Department of Applied Mathematics and Computer Science, Technical University of Denmark, Denmark; Danish Research Centre for Magnetic Resonance, Centre for Functional and Diagnostic Imaging and Research, Copenhagen University Hospital Amager and Hvidovre, Denmark; Sino-Danish Centre for Education and Research, Aarhus, Denmark.
Danish Research Centre for Magnetic Resonance, Centre for Functional and Diagnostic Imaging and Research, Copenhagen University Hospital Amager and Hvidovre, Denmark.
Neuroimage. 2023 Aug 15;277:120259. doi: 10.1016/j.neuroimage.2023.120259. Epub 2023 Jun 29.
Generating realistic volume conductor models for forward calculations in electroencephalography (EEG) is not trivial and several factors contribute to the accuracy of such models, two of which are its anatomical accuracy and the accuracy with which electrode positions are known. Here, we investigate effects of anatomical accuracy by comparing forward solutions from SimNIBS, a tool which allows state-of-the-art anatomical modeling, with well-established pipelines in MNE-Python and FieldTrip.
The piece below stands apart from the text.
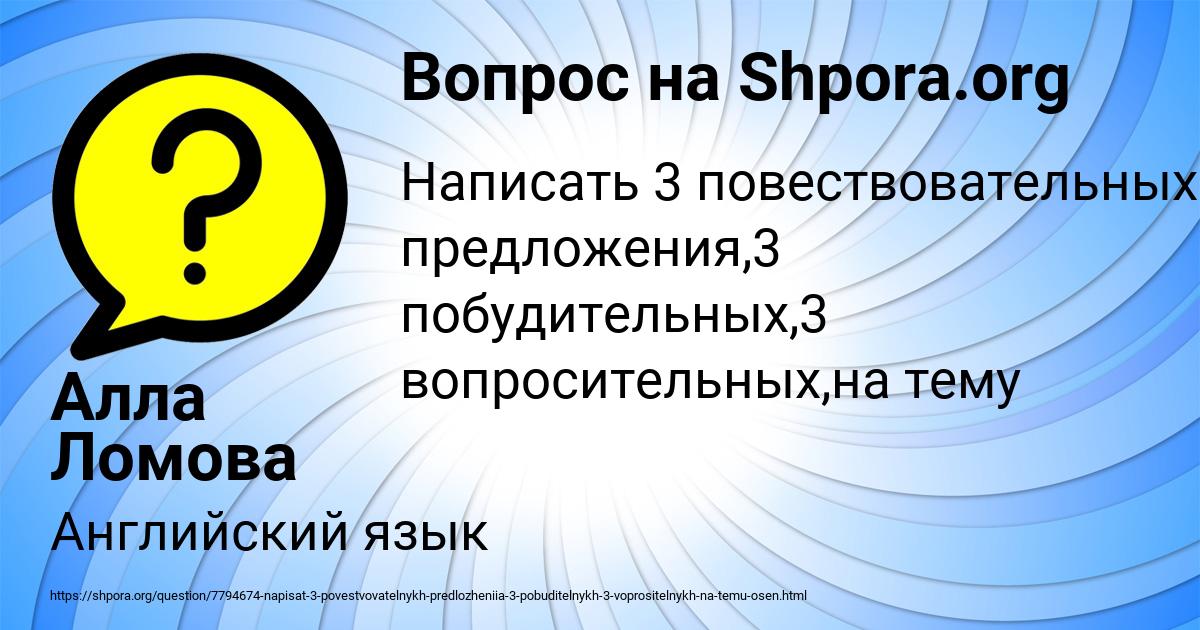 Картинка с текстом вопроса от пользователя Алла Ломова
We also compare different ways of specifying electrode locations when digitized positions are not available such as transformation of measured positions from standard space and transformation of a manufacturer layout. Substantial effects of anatomical accuracy were seen throughout the entire brain both in terms of field topography and magnitude with SimNIBS generally being more accurate than the pipelines in MNE-Python and FieldTrip. Topographic and magnitude effects were particularly pronounced for MNE-Python which uses a three-layer boundary element method (BEM) model. We attribute these mainly to the coarse representation of the anatomy used in this model, in particular differences in skull and cerebrospinal fluid (CSF). Effects of electrode specification method were evident in occipital and posterior areas when using a transformed manufacturer layout whereas transforming measured positions from standard space generally resulted in smaller errors. We suggest modeling the anatomy of the volume conductor as accurately possible and we hope to facilitate this by making it easy to export simulations from SimNIBS to MNE-Python and FieldTrip for further analysis. Likewise, if digitized electrode positions are not available, a set of measured positions on a standard head template may be preferable to those specified by the manufacturer.
生成逼真的容积导体模型用于脑电图(EEG)中的正向计算并非易事,有几个因素会影响模型的准确性,其中两个因素是其解剖学准确性和电极位置的准确性。在这里,我们通过比较 SimNIBS(一种允许使用最先进的解剖建模工具)与 MNE-Python 和 FieldTrip 中成熟的管道的正向解,研究解剖学准确性的影响。我们还比较了在没有数字化电极位置的情况下指定电极位置的不同方法,例如从标准空间转换测量位置和转换制造商布局。在整个大脑中,无论是在电场拓扑还是幅度方面,解剖学准确性都有很大的影响,SimNIBS 通常比 MNE-Python 和 FieldTrip 中的管道更准确。特别是对于使用三层边界元方法(BEM)模型的 MNE-Python,地形和幅度的影响更为明显。我们主要将这些归因于该模型中使用的解剖结构的粗糙表示,特别是颅骨和脑脊液(CSF)之间的差异。当使用转换后的制造商布局时,电极指定方法的影响在枕部和后部区域明显,而从标准空间转换测量位置通常会导致较小的误差。我们建议尽可能准确地对容积导体的解剖结构进行建模,我们希望通过使其易于从 SimNIBS 导出模拟到 MNE-Python 和 FieldTrip 进行进一步分析来促进这一点。同样,如果没有数字化的电极位置,标准头部模板上的一组测量位置可能比制造商指定的位置更可取。